Fer de lance de la communication et la promotion des vins du Jura, la Percée du Vin Jaune a été plébiscitée pour sa vingtième édition, ces 6 et 7 février à Lons-le-Saunier.  Après les 33 000 visiteurs de l’édition enneigée de 2015 à Montigny-lès-Arsures*, les organisateurs en visaient pas moins de 45 à 50 000 cette année. La douceur ensoleillée du samedi a bondé les rues (37 000 personnes), tandis que la pluie a refroidi les ardeurs pour la cérémonie de Percée du dimanche (moins de 20 000 visiteurs).

Mais au lieu de commencer à organiser l’édition 2017, les Ambassadeurs des Vins Jaunes se préparent à une année de réflexion pour remanier l’évènement, après 20 ans sans évolution majeure. « Nous nous sommes aperçus qu’il n’était pas possible d’organiser des états généraux et de mener en même temps les préparations d’une Percée en 2017 » explique le vigneron Jean-Yves Vapillon (président de la Percée 2016). Appelant à une montée en gamme, il explique qu’« il y a besoin d’évolutions, d’un relookage qui ne remette pas tout en cause, mais qui affine le concept ». La Percée offre finalement des dégustations bien plus festives que qualitatives. Les files d’attente débordent systématiquement des caves et garages. L'amateur doit s’armer de patience et de ténacité pour réussir à échanger son ticket contre une dose de vin et n’avoir au final pas le temps d’échanger correctement avec son producteur, devant déjà remonter la foule pressante. 

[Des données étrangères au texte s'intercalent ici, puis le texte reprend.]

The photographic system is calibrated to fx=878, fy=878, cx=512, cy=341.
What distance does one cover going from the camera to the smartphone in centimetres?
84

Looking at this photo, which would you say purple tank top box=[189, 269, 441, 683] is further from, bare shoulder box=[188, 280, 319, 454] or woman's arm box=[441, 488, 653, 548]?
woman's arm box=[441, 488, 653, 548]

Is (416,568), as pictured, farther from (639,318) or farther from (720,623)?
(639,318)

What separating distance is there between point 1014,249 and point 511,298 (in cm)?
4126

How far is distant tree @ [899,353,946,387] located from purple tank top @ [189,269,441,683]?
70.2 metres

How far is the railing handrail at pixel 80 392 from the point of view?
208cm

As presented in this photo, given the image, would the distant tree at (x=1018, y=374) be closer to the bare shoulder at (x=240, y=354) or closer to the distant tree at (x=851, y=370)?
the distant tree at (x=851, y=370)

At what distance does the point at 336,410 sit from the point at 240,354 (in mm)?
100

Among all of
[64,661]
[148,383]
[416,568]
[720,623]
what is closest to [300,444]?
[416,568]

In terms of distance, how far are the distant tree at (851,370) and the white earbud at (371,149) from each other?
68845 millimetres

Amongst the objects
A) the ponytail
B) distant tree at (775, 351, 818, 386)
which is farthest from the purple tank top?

"De moins en moins de vignerons"

Au-delà de la professionnalisation de l’évènement, l’enjeu est de fédérer davantage la filière. « Le problème, c’est qu’il y a de moins en moins de vignerons qui présentent leurs produits à la Percée » reconnaît Baudoin de Chassey (directeur du Conseil Interprofessionnel des Vins du Jura en charge de la prestation technique de l’évènement). Alors qu’ils étaient 90 domaines à participer il y a une dizaine d’années, ils ne sont plus 60 en 2016, la faute à un barème d’indemnisation des vins de moins en moins séduisant. Avec les tickets récoltés lors de l’évènement, la valorisation d’une bouteille de vin jaune dégustée avoisine les 9 euros pour un domaine, quand elle dépasse les 30 euros au départ de la cave. Et le déséquilibre se creuse toujours plus : la demande pressante des marchés se heurte à une offre trop limitée (à cause de petites récoltes successives, sans oublier l’impact des maladies du bois).

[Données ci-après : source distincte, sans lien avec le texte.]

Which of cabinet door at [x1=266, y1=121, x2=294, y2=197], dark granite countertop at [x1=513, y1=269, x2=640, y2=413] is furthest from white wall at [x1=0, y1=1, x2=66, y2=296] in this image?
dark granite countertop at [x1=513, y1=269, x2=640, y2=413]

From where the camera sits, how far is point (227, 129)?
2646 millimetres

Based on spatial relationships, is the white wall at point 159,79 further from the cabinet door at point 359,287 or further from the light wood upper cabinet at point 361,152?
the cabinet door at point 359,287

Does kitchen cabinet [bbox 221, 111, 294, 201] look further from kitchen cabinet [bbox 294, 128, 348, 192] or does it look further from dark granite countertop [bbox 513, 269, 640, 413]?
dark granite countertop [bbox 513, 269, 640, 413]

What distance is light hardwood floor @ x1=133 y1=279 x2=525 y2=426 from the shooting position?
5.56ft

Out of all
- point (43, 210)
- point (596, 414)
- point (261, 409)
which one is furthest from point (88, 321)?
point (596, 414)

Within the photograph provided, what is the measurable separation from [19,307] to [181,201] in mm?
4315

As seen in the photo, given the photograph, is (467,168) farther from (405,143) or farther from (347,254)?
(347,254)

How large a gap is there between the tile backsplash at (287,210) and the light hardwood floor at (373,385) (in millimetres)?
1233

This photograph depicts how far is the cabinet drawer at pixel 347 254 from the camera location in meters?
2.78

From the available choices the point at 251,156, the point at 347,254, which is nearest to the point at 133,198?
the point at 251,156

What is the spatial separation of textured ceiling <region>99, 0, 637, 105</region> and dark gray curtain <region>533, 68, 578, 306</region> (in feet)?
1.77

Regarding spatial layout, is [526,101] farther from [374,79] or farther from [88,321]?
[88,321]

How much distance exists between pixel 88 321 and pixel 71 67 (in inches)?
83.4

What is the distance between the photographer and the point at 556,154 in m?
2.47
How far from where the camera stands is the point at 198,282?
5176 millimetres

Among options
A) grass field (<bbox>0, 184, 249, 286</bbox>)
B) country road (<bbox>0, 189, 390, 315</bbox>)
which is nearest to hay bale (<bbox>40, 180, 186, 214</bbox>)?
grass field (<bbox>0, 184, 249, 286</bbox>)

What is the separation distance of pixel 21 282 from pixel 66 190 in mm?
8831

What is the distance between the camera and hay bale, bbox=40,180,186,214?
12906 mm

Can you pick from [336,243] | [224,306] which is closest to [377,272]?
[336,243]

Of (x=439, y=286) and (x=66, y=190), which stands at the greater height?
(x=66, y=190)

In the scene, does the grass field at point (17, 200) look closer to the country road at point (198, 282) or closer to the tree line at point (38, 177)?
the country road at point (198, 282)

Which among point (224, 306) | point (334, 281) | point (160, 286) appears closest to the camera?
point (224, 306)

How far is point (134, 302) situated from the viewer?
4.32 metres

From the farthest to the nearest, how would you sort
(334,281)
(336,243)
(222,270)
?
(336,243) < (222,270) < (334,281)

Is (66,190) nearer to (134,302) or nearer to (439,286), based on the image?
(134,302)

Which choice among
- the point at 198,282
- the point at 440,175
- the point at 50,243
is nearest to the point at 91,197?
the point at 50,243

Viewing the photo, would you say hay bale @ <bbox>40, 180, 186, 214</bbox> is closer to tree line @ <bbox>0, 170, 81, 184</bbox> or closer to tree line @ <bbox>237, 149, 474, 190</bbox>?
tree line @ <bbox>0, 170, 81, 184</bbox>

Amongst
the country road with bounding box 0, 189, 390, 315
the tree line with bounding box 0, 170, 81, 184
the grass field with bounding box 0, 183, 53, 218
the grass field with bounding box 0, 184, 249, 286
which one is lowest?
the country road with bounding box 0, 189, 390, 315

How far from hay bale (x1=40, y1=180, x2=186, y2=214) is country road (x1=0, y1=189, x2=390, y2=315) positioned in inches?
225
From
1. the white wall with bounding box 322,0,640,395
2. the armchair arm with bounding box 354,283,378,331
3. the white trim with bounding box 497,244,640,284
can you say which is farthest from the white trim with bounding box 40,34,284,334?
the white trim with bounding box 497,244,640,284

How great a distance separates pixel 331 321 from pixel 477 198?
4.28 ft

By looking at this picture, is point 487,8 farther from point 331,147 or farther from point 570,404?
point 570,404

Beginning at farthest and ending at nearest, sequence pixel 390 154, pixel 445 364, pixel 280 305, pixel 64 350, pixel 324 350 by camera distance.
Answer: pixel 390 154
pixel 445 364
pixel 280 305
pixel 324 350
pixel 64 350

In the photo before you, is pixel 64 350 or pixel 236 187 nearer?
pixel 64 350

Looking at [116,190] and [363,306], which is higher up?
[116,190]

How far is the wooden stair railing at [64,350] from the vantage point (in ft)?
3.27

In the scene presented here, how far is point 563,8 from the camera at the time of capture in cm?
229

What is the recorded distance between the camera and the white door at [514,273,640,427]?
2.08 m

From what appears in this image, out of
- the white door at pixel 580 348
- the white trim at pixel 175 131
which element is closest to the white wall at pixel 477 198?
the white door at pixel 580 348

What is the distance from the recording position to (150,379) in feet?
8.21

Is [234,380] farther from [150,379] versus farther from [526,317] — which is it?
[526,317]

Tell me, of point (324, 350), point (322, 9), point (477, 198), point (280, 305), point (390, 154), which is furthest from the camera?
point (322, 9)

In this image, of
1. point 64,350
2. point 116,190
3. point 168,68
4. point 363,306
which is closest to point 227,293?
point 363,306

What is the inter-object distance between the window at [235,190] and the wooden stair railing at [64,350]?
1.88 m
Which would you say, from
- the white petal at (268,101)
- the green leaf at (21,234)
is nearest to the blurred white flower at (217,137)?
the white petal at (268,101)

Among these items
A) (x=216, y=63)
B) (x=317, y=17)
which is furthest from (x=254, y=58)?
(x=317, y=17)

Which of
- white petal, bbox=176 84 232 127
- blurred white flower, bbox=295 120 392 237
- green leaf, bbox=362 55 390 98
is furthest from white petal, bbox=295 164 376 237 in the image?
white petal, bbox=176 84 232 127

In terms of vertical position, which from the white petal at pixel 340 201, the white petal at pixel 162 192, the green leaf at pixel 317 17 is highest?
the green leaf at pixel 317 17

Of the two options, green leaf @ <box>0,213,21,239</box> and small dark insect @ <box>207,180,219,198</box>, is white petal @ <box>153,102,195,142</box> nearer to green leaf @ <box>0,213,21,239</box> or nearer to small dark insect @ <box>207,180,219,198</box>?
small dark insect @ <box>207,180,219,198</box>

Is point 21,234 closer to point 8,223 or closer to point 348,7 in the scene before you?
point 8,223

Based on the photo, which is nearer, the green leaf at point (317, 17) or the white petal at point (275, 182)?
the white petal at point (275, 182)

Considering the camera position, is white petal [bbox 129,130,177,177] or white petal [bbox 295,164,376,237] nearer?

Tout l’enjeu est désormais de donner un nouveau souffle à cette action de promotion collective. « Cette année de pause sera celle de prise de conscience pour changer la Percée, mais aussi pour refondre la stratégie des vins du Jura » annonce Baudoin de Chassey. Des groupes de travail et commission vont désormais se former pour lancer la réflexion sur l’avenir de la Percée. La mobilisation des vignerons jurassiens en sera la clé. Rendez-vous les 4 et 5 février 2018 pour en juger, à l'occasion de la 21ème Percée du Vin Jaune, à l’Etoile.

* : La Percée du Vin Jaune est une fête tournante, étant accueillie chaque année dans une commune différente de l’AOC Vin Jaune.